-- START OF EXCERPT --

Extend ToC from specified string. For available options, see Parser Options

HTML::TocGenerator::extendFromFile()

syntax:  $tocGenerator->extendFromFile($toc, $filename [, $options])
args:    - $toc:      (reference to array of) HTML::Toc object(s) to extend
         - $filename: (reference to array of) file(s) to extend ToC from
         - $options:  hash reference containing generator options.

Extend ToC from specified file. For available options, see Parser Options. For an example, see "Extend an existing ToC".

HTML::TocGenerator::generate()

syntax:  $tocGenerator->generate($toc, $string [, $options])
args:    - $toc:     (reference to array of) HTML::Toc object(s) to generate
         - $string:  string to retrieve ToC from
         - $options: hash reference containing generator options.

Generate ToC from specified string. Before generating, the ToC will be cleared. For extending an existing ToC, use the HTML::TocGenerator::extend() method. For available options, see Parser Options.

HTML::TocGenerator::generateFromFile()

syntax:  $tocGenerator->generateFromFile($toc, $filename [, $options])
args:    - $toc:      (reference to array of) HTML::Toc object(s) to 
                      generate
         - $filename: (reference to array of) file(s) to generate ToC from
         - $options:  hash reference containing generator options.

Generate ToC from specified file. Before generating, the ToC will be cleared. For extending an extisting ToC, use the HTML::TocGenerator::extendFromFile() method. For available options, see Parser Options.

HTML::TocInsertor::insert()

syntax:  $tocInsertor->insert($toc, $string [, $options])
args:    - $toc:     (reference to array of) HTML::Toc object(s) to insert
         - $string:  string to insert ToC in
         - $options: hash reference containing insertor options.

Insert ToC into specified string. For available options, see Parser Options.

HTML::TocInsertor::insertIntoFile()

syntax:  $tocInsertor->insertIntoFile($toc, $filename [, $options])
args:    - $toc:      (reference to array of) HTML::Toc object(s) to insert
         - $filename: (reference to array of) file(s) to insert ToC in
         - $options:  hash reference containing insertor options.

-- END OF EXCERPT --

• DIRECTIONS
a: Return the passage of the HTML::Toc documentation between "HTML::TocInsertor::insert()" and "HTML::TocInsertor::insertIntoFile()", inclusive, copied word for word.
b: Resume the HTML::Toc documentation, picking up right after its last line.

-- START OF RECORDS --

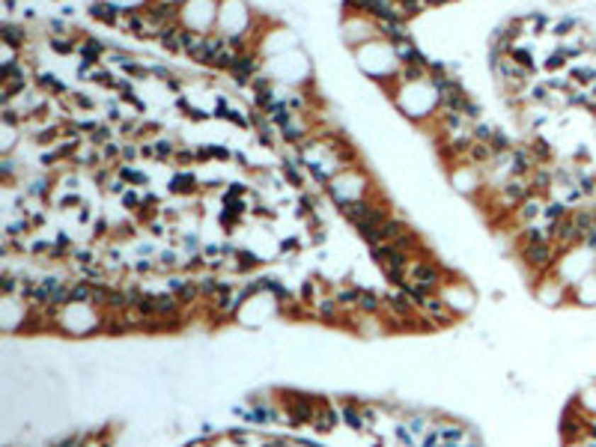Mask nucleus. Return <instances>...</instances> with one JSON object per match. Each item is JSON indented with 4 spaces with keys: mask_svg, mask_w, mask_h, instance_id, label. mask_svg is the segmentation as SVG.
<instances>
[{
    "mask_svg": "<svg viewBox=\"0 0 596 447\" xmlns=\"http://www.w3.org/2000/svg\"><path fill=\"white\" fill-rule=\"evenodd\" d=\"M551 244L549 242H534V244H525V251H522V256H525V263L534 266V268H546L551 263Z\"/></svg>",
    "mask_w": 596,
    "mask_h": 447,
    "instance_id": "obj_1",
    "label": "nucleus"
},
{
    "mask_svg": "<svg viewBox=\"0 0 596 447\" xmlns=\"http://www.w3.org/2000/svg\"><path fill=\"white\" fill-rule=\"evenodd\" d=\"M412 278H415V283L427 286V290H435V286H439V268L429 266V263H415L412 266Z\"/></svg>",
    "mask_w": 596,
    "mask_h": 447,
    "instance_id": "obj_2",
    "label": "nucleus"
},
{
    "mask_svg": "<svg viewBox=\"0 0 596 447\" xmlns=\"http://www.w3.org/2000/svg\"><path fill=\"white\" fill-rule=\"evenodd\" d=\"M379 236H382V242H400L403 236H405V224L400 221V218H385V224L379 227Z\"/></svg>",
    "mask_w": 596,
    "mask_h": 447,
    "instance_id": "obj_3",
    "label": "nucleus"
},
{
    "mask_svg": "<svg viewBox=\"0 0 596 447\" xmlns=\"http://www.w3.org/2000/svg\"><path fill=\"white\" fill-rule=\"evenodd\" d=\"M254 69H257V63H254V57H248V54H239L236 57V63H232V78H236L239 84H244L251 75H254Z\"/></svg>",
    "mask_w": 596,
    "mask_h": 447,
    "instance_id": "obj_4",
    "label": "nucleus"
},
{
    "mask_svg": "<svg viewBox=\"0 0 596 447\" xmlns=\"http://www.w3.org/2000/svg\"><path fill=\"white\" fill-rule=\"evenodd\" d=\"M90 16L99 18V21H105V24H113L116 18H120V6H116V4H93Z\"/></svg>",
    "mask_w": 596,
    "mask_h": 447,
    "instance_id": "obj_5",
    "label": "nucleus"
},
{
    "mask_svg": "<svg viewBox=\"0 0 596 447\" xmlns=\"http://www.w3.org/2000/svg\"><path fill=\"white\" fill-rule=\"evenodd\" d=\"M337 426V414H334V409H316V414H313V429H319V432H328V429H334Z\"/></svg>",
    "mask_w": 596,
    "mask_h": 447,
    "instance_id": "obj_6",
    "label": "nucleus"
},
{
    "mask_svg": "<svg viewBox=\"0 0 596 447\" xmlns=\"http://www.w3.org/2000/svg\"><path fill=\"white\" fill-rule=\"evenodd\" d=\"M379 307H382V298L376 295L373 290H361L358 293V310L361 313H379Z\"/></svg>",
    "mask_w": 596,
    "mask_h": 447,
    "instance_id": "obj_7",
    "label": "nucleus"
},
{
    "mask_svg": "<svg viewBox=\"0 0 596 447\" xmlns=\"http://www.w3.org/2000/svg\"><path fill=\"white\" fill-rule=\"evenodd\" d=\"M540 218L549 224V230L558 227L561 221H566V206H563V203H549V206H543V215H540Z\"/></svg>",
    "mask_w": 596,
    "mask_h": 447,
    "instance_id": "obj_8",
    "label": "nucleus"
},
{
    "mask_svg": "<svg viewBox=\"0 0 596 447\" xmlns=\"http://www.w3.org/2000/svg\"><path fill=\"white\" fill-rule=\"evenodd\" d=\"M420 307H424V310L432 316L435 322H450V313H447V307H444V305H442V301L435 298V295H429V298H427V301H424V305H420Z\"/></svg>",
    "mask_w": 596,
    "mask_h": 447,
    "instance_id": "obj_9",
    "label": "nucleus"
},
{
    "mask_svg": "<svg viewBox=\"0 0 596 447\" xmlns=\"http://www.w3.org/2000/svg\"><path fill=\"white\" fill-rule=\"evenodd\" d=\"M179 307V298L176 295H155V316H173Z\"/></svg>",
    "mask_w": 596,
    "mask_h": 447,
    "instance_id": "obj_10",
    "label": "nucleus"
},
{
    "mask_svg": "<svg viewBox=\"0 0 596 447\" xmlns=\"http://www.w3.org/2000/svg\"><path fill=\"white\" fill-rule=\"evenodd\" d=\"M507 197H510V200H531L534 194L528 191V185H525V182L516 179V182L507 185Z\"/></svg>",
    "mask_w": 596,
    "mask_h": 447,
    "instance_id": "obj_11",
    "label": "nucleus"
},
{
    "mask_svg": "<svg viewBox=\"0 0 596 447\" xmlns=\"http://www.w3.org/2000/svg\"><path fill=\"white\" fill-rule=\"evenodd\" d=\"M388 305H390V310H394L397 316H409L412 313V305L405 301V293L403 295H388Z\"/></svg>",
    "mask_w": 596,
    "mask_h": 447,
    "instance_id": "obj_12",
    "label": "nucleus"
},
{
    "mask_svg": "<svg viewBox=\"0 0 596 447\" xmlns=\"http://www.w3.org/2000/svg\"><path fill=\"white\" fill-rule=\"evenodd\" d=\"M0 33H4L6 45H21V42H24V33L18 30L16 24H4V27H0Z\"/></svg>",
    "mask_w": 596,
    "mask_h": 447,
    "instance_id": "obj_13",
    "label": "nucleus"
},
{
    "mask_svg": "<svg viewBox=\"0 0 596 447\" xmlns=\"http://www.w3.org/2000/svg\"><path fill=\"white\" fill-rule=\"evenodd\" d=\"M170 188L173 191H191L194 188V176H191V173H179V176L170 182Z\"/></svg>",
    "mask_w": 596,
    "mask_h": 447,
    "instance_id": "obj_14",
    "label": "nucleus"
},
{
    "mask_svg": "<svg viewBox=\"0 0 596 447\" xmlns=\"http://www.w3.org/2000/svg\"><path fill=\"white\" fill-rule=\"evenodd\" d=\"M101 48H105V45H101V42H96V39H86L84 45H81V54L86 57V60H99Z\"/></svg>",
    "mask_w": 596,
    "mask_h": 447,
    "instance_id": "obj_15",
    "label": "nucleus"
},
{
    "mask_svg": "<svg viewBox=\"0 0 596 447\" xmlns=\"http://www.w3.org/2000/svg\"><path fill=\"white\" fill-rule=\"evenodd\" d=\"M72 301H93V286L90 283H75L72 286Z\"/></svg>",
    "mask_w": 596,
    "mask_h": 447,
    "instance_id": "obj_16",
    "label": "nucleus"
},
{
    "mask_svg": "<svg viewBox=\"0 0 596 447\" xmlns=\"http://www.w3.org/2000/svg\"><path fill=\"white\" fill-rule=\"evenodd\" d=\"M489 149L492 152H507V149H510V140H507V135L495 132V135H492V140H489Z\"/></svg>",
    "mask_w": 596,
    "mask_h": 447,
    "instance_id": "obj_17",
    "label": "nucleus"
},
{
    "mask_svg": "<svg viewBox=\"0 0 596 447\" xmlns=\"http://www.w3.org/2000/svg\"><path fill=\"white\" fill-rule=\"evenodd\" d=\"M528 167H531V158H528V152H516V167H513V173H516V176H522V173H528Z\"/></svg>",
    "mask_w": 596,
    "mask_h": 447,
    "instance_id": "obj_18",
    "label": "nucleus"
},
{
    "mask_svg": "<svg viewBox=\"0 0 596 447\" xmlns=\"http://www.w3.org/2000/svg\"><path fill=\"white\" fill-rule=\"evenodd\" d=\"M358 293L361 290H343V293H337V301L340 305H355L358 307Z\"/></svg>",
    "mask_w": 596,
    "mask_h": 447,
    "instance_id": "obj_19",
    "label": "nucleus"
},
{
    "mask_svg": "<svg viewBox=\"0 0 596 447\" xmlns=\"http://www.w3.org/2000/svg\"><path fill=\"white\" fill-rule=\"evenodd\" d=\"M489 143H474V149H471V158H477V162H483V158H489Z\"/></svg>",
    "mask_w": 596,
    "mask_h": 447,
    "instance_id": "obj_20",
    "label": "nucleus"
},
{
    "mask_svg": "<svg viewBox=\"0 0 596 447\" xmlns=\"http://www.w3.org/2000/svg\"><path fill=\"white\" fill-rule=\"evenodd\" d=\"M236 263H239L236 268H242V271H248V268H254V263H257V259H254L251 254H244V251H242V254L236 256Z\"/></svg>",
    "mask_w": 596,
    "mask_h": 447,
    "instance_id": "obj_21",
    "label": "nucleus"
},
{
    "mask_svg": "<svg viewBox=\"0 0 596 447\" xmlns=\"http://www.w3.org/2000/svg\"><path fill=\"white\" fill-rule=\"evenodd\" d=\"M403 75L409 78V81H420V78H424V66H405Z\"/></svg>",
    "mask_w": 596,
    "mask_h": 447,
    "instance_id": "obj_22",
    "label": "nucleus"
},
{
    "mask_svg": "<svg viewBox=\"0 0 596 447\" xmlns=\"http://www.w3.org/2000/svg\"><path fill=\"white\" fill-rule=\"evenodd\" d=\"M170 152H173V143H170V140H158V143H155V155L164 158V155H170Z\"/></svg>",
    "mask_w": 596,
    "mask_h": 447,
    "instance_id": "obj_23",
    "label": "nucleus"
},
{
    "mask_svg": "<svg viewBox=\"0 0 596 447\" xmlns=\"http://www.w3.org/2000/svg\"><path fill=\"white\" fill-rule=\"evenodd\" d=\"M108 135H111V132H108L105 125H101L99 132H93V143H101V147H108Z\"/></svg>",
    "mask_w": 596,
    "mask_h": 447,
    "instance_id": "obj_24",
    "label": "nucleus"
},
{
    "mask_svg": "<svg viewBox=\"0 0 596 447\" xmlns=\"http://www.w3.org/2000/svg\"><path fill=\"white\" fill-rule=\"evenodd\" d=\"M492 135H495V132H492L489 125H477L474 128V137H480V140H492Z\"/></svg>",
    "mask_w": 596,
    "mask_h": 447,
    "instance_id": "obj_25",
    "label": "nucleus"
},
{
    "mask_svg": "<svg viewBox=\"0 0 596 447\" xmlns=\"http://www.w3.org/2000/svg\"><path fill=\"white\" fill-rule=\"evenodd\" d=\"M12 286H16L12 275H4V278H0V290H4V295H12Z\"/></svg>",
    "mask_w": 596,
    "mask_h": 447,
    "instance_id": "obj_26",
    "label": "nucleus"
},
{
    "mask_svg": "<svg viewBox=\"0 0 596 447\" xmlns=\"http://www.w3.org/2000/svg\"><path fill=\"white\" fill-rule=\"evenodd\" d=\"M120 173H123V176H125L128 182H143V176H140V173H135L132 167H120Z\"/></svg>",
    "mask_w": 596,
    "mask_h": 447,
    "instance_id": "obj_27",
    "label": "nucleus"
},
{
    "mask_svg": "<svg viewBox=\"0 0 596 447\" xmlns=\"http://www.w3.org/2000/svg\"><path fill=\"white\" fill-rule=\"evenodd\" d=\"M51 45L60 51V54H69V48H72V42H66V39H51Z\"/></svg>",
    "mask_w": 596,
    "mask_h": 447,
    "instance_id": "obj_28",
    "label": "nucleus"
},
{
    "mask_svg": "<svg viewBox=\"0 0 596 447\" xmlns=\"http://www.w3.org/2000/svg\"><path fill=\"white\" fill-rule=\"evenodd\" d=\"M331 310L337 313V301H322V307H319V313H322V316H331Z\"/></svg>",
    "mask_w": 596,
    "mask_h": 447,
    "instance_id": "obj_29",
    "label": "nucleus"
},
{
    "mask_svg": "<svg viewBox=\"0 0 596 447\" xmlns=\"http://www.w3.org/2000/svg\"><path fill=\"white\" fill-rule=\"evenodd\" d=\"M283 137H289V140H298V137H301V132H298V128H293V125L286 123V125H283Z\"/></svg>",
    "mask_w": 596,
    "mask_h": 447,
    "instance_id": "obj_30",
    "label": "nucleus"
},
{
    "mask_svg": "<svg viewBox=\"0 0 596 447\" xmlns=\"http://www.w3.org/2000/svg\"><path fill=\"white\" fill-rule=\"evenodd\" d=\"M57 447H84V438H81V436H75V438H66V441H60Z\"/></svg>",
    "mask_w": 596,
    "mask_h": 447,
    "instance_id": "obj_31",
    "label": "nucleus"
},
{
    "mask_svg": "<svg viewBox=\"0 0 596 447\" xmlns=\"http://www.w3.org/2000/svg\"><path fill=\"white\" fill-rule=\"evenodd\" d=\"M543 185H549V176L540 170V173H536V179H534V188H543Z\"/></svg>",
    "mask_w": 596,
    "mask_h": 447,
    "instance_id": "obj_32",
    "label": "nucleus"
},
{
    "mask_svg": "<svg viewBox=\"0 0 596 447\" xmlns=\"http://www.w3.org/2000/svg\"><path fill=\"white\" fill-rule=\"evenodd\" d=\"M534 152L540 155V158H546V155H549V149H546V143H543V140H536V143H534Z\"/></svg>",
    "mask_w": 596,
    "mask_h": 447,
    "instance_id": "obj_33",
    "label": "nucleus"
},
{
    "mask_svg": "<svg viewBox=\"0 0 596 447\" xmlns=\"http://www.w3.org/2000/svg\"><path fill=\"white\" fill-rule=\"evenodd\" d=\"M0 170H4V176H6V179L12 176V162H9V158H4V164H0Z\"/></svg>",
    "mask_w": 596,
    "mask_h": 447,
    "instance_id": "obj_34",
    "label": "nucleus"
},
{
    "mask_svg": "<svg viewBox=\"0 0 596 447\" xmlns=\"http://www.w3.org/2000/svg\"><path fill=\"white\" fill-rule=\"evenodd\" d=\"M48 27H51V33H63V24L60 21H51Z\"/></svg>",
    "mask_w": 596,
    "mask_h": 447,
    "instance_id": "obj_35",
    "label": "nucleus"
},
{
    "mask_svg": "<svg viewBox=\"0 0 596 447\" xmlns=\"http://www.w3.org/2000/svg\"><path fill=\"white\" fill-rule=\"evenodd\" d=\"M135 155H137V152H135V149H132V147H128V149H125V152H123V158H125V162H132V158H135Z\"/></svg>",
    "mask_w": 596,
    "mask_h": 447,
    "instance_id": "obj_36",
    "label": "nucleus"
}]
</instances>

-- END OF RECORDS --

• EXERCISE RESULTS
a:
HTML::TocInsertor::insert()

syntax:  $tocInsertor->insert($toc, $string [, $options])
args:    - $toc:     (reference to array of) HTML::Toc object(s) to insert
         - $string:  string to insert ToC in
         - $options: hash reference containing insertor options.

Insert ToC into specified string. For available options, see Parser Options.

HTML::TocInsertor::insertIntoFile()

b:
Insert ToC into specified file. For available options, see Parser Options.

HTML::TocUpdator::insert()

syntax:  $tocUpdator->insert($toc, $string [, $options])
args:    - $toc:     (reference to array of) HTML::Toc object(s) to insert
         - $string:  string to insert ToC in
         - $options: hash reference containing updator options.

Insert ToC into specified string. Differs from HTML::TocInsertor::insert() in that inserted text will be surrounded with update tokens in order for HTML::TocUpdator to be able to update this text the next time an update is issued. For updator options, see HTML::TocUpdator Options.

HTML::TocUpdator::insertIntoFile()

syntax:  $tocUpdator->insertIntoFile($toc, $filename [, $options])
args:    - $toc:      (reference to array of) HTML::Toc object(s) to insert
         - $filename: (reference to array of) file(s) to insert ToC in
         - $options:  hash reference containing updator options.

Insert ToC into specified file. Differs from HTML::TocInsertor::insert() in that inserted text will be surrounded with update tokens in order for HTML::TocUpdator to be able to update this text the next time an update is issued. For updator options, see HTML::TocUpdator Options.

HTML::TocUpdator::update()

syntax:  $tocUpdator->update($toc, $string [, $options])
args:    - $toc:     (reference to array of) HTML::Toc object(s) to insert
         - $string:  string to update ToC in
         - $options: hash reference containing updator options.

Update ToC within specified string. For updator options, see HTML::TocUpdator Options.

HTML::TocUpdator::updateFile()

syntax:  $tocUpdator->updateFile($toc, $filename [, $options])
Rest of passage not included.